= Rollin King =

American businessman (1931–2014)

Rollin W. King (April 10, 1931 – June 26, 2014) was an American businessman and investment consultant. He is best known as the co-founder and former director of Southwest Airlines.

==Background==
King was a scion of the Cleveland, Ohio White family of White Motor Company fame. King graduated from Case Western Reserve University in 1955. King moved to Texas in 1962. He had received an M.B.A. from Harvard University and was working as an investment consultant. In 1964 he made his initial foray into airplane transportation, buying a local air charter company. During that time he watched with interest the growing market share of one of the nation's oldest low-cost air carriers, Pacific Southwest Airlines, and became determined to create a similar operation in Texas.

==Southwest Airlines==
King's involvement with Southwest Airlines dates from 15 March 1967, when he and Herb Kelleher incorporated the Air Southwest Company in Texas, with intention of being an intrastate airline, taking inspiration from Pacific Southwest Airlines, a successful intrastate carrier in California. Such airlines had more flexibility within the then otherwise tightly regulated US airline business. However, three airlines with bases in Texas launched legal action to keep the startup company from initiating operations, so it did not begin operations until 18 June 1971. King had hired Kelleher to provide legal representation for the nascent operation. From 1968 until 1970 King was responsible for recruiting a board of directors, writing the business plan, and raising the money necessary to fund the company's activities aimed at becoming certified by the State of Texas to provide airline service between Dallas, Houston and San Antonio.

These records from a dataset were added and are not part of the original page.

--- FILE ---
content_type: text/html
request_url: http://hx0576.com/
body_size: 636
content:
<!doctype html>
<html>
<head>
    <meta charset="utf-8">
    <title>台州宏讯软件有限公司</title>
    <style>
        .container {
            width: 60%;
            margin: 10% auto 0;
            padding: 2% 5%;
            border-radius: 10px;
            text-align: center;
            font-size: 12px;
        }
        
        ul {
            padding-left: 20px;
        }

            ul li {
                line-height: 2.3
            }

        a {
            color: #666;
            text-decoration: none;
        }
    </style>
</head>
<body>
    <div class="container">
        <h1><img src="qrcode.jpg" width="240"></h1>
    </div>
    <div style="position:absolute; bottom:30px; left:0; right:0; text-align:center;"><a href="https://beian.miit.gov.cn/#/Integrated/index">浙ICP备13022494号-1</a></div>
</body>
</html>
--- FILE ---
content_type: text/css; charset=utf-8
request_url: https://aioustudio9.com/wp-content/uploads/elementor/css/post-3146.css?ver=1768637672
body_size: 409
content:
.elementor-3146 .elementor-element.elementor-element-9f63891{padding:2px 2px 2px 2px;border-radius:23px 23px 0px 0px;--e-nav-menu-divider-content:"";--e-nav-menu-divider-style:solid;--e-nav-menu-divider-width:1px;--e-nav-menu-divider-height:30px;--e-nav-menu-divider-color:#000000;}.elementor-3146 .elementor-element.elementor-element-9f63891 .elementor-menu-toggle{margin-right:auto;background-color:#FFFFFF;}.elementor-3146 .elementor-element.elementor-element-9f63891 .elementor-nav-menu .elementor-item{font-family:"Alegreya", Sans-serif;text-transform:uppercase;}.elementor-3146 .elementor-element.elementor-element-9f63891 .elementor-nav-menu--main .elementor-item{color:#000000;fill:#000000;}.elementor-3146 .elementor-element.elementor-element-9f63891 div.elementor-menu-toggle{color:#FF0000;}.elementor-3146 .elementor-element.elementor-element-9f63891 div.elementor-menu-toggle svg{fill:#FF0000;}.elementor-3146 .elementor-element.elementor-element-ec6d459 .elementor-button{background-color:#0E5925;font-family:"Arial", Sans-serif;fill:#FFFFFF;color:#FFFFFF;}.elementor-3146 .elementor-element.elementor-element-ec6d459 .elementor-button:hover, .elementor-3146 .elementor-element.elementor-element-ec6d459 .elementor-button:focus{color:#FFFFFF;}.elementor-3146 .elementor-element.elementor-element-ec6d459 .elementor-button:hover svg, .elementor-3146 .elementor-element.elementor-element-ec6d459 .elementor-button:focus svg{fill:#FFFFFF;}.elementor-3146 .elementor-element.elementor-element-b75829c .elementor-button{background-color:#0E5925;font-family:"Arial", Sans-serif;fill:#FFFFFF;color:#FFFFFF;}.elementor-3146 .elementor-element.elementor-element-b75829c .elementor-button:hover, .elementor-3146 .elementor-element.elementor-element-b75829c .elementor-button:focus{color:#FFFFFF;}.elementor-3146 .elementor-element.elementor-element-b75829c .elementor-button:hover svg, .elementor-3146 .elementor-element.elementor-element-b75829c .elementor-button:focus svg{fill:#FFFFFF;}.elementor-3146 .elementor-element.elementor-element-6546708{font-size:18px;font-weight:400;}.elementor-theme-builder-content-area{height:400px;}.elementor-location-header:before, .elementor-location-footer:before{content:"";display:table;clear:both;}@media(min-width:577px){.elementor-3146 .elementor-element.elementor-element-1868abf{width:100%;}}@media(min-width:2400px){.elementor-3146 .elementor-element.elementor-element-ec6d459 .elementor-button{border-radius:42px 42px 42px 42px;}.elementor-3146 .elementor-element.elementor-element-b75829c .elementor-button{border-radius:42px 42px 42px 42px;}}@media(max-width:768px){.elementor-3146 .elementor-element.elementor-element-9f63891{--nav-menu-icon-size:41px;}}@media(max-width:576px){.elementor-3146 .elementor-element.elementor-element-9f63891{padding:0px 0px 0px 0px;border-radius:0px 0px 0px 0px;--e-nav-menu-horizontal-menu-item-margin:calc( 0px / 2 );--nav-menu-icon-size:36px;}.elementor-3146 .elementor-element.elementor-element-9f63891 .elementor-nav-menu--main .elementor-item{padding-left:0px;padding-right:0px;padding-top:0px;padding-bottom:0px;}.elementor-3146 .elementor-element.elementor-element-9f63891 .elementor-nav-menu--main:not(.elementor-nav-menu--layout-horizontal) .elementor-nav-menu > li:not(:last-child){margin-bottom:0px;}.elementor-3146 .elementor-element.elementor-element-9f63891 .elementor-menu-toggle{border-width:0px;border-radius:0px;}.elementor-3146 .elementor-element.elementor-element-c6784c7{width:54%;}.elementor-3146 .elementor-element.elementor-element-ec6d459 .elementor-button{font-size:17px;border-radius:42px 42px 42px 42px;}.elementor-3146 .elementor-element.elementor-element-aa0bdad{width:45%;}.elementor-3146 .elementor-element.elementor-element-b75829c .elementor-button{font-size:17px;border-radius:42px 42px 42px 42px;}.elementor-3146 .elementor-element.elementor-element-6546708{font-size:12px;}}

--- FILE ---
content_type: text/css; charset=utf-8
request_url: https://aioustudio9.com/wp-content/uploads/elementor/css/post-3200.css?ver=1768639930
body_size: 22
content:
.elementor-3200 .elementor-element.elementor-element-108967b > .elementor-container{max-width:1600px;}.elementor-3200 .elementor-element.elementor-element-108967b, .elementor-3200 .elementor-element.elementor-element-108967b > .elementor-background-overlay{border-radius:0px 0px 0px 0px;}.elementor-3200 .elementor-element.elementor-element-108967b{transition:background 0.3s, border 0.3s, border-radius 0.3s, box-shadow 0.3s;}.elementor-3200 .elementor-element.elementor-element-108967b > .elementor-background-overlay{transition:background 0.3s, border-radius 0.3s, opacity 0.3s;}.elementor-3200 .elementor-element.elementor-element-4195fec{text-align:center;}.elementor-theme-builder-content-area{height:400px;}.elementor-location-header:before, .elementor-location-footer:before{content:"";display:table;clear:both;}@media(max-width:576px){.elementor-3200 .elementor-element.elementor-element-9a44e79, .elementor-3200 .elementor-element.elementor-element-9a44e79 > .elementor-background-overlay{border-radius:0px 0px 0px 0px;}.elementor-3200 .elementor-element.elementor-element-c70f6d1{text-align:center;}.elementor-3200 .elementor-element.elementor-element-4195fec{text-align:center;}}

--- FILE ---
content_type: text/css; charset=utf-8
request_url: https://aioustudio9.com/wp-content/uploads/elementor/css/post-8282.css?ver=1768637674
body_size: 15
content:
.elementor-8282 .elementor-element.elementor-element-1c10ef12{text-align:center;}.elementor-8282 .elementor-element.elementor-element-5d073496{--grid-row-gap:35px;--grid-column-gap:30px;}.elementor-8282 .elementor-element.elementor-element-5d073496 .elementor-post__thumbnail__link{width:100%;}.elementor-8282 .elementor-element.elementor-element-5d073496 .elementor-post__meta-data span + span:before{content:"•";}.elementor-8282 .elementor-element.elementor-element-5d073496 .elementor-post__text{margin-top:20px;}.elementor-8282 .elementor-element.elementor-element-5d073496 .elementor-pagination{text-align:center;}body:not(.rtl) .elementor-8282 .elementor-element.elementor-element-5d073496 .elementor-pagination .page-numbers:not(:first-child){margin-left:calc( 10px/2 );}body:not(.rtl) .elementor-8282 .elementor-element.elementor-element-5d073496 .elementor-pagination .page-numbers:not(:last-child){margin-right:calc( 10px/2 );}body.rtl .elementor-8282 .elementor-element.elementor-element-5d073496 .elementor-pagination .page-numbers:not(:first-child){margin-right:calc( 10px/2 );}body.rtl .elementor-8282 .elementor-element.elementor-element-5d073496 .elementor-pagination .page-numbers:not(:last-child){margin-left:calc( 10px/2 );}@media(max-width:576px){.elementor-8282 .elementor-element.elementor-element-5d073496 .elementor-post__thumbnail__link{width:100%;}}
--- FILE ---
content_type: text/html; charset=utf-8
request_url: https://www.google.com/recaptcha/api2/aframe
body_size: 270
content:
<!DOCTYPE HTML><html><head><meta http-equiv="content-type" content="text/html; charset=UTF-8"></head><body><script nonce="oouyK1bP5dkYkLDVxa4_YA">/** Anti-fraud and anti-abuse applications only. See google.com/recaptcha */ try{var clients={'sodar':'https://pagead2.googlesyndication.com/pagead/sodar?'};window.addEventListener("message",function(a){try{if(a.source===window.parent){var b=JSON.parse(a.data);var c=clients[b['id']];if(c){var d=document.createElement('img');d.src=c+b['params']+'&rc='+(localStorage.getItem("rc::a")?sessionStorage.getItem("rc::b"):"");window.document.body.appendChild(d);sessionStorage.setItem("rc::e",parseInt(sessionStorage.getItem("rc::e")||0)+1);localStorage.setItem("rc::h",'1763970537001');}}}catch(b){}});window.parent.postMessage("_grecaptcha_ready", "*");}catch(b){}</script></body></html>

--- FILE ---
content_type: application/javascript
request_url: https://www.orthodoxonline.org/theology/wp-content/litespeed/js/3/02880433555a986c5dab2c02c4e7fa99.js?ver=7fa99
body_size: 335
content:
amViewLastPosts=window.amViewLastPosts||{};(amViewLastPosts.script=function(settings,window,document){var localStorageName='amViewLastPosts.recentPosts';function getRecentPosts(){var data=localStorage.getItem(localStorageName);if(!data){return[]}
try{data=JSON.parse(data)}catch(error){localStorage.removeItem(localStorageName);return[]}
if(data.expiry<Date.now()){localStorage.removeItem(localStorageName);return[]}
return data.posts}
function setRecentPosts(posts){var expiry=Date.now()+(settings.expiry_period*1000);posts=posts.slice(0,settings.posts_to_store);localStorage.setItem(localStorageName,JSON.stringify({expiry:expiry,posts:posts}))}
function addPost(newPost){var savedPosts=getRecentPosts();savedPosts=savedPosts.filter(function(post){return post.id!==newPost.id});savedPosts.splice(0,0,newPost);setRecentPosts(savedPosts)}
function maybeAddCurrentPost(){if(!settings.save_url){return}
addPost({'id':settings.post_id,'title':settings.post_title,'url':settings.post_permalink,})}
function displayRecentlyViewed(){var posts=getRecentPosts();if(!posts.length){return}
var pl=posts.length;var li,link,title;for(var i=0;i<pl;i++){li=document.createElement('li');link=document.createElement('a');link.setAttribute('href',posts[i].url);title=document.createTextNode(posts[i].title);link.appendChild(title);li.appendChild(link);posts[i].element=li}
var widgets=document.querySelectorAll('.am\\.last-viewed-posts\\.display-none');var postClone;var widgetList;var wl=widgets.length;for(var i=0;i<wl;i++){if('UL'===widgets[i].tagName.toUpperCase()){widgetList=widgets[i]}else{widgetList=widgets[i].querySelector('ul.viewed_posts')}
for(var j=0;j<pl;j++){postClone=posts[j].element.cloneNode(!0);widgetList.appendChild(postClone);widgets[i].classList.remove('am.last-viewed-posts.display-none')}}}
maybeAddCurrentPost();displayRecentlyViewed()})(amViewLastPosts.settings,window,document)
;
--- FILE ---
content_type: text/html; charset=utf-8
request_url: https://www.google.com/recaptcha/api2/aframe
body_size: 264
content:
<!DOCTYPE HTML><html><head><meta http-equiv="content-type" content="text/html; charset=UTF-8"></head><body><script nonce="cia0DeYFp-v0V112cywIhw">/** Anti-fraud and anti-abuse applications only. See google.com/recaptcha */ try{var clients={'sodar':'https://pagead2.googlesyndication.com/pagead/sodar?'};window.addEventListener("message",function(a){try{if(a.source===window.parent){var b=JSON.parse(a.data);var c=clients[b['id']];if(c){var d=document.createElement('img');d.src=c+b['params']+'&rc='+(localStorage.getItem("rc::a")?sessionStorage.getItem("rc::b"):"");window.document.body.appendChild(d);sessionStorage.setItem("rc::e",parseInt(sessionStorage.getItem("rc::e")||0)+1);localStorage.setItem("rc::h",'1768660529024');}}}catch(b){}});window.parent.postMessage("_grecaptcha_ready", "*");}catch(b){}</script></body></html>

Lamar Muse joined the company on 1 January 1971, being named President (King remained as a company director), and the company changed its name to Southwest Airlines on 28 March of that year. Muse began hiring pilots and arranging for aircraft purchases.

==After Southwest Airlines and death==
King remained in the Southwest Airlines management, and was a member of the board of directors until 2006. He also served on the executive committee and audit committee during that time.
In 1991 King was asked to participate in an effort to restore a Panama-owned airline, Air Panamá Internacional. He was named Vice Chairman and Chief Executive of the reworked company, which had been renamed Air Panama International. However, by 1993 it was evident that the effort was unsuccessful, and no flights were made by the company.

King left Southwest Airlines in 2006, after which he engaged in executive education and consulting as the principal of Rollin King Associates from 1989 until his retirement at the end of 1995. During his later years he was principally engaged in private investments.

King died in Dallas, Texas on June 26, 2014. His funeral was attended by Gary C. Kelly, the chief executive officer of Southwest Airlines, as well as other company representatives.